This article focuses on sub-Saharan Africa and deals with Muslim societies rather than "Islam" in one area or another. These societies, throughout history and to the present, demonstrate all of the varieties of the faith that one might expect: orthodox practice, radicalism, Sufism, and many creative combinations with local, non-Islamic practices. Muslims in Africa have practiced the jihad of the sword from time to time, but they have also demonstrated a great deal of tolerance of other practices—"pagan," Christian, and other. The Maliki school of law has traditionally been dominant in north and west Africa, while the Shafi˓ite pattern has prevailed along the Red Sea and the Swahili coast.

Northeast Africa

The earliest Muslim presence in Africa actually antedates the event known as the hijra, when Muhammad left Mecca for Medina in 622 c.e. At a time when the Prophet was already beginning to feel the hostility of his Meccan compatriots, he sent a large portion of his followers—about one hundred according to the principal hadith—to the Christian emperor of Aksum (ancient Abyssinia), an important state in northeast Africa, for safekeeping in 615 and 616 c.e. This is sometimes called the first hijra. Muhammad called for this community to return after he established himself in Medina, and there is little evidence of any ongoing Muslim group in Aksum or any other part of Ethiopia at this time. But the brief exile demonstrates the presence at that time of Ethiopians, including Ethiopian Orthodox Christians, in Mecca and other areas around the Red Sea, as well as the good relations between the early Arab Muslims and people in northeast Africa.

Reasonably good ties continued after Muslim communities emerged in northeast Africa close to the Red Sea. Most of these communities lived in the lowland and eastern areas, but some spread into the mountainous region called Abyssinia, which was dominated by Aksum and then a series of other states that privileged Christianity and the Orthodox Church. Relations between the two faith communities worsened when these states, with their Christian and Solomonic ideology, expanded to the east in the fourteenth and fifteenth centuries; they executed many Muslims and forced the conversion of others. Muslims responded to this in the movement led by Ahmad ibn Gran, a cleric and warrior from the coastal region in the sixteenth century. This conflict, often characterized by the terms "crusade" and "jihad" in the registers of the two faiths, has often been taken as characteristic of Ethiopia and the Horn of Africa. Hostile confrontations have certainly occurred: for example, cases of forced conversion of Muslims by expansive Christian emperors in the late nineteenth century, or the conflict over the brief tenure of Lij Iyasu as Menilik's successor as emperor of Ethiopia between 1913 and 1916. Lij Iyasu came from a family that included both Muslims and Christians, and he sought to bring some Muslims into positions in his brief government. He failed because of his own inexperience, the strong Christian and church predilections of the court, and the conflict between the Axis and Allies during World War I. But Ethiopia's population today is close to 50 percent Muslim, and Muslims have been able to coexist with Christians and other non-Muslim communities most of the time.

### WORK TO DO
1) In the text on Muslim societies in Africa, about how many followers did Muhammad send to the Christian emperor of Aksum according to the principal hadith?
2) Reproduce the passage on Muslim societies in Africa word for word, starting at "This article focuses" and ending at "the Swahili coast.".

Questions on scene geometry
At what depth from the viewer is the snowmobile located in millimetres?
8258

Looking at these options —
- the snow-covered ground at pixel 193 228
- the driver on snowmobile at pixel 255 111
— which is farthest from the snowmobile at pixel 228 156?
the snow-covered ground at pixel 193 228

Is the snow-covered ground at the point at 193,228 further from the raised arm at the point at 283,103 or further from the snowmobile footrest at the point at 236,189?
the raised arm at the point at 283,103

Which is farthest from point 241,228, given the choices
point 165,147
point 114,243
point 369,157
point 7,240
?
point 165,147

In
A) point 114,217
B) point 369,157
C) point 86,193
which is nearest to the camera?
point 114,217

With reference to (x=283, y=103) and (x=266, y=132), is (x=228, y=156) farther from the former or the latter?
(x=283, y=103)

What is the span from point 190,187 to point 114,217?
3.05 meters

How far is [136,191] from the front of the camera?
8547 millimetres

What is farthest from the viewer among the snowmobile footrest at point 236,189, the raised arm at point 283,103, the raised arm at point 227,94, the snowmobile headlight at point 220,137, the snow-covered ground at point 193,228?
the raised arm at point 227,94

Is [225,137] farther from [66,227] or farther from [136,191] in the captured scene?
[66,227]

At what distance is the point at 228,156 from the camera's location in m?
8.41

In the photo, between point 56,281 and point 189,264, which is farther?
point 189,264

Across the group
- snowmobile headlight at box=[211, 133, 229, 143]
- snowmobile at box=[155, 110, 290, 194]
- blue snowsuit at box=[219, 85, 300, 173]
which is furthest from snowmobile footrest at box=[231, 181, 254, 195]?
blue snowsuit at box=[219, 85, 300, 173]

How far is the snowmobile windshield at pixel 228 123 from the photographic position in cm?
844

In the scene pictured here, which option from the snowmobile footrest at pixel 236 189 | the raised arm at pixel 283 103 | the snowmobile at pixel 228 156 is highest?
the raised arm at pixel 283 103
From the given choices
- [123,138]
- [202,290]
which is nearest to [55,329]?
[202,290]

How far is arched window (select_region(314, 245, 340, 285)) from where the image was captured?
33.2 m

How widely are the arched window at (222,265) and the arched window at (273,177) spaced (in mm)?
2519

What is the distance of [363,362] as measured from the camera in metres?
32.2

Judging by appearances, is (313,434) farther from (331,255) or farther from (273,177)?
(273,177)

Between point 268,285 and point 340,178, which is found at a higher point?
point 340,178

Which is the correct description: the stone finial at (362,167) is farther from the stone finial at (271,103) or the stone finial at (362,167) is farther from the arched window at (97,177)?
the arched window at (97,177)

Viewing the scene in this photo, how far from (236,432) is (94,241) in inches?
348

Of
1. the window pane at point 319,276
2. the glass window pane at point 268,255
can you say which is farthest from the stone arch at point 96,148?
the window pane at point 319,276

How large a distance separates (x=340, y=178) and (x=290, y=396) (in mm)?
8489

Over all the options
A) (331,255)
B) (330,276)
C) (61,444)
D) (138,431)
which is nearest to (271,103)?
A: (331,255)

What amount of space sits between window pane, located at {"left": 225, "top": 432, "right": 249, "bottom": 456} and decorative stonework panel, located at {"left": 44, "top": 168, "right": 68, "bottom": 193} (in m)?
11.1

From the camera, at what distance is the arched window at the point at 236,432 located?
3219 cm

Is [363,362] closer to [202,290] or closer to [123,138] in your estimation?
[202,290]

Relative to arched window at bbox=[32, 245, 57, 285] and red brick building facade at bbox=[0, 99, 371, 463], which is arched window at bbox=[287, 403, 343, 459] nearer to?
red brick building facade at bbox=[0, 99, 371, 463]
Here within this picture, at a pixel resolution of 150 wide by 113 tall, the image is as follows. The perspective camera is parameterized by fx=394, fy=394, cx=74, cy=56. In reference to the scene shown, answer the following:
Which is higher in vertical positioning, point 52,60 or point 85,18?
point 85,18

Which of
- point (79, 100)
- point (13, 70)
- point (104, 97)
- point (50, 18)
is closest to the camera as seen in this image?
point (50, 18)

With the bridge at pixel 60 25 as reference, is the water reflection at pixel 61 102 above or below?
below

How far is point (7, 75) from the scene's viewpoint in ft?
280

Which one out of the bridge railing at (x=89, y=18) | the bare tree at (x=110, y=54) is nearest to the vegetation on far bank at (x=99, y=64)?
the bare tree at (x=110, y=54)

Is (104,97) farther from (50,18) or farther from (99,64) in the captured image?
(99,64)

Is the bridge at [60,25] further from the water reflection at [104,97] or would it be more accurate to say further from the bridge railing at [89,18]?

### SOLUTIONS PER TASK
1) About one hundred.

2)
This article focuses on sub-Saharan Africa and deals with Muslim societies rather than "Islam" in one area or another. These societies, throughout history and to the present, demonstrate all of the varieties of the faith that one might expect: orthodox practice, radicalism, Sufism, and many creative combinations with local, non-Islamic practices. Muslims in Africa have practiced the jihad of the sword from time to time, but they have also demonstrated a great deal of tolerance of other practices—"pagan," Christian, and other. The Maliki school of law has traditionally been dominant in north and west Africa, while the Shafi˓ite pattern has prevailed along the Red Sea and the Swahili coast.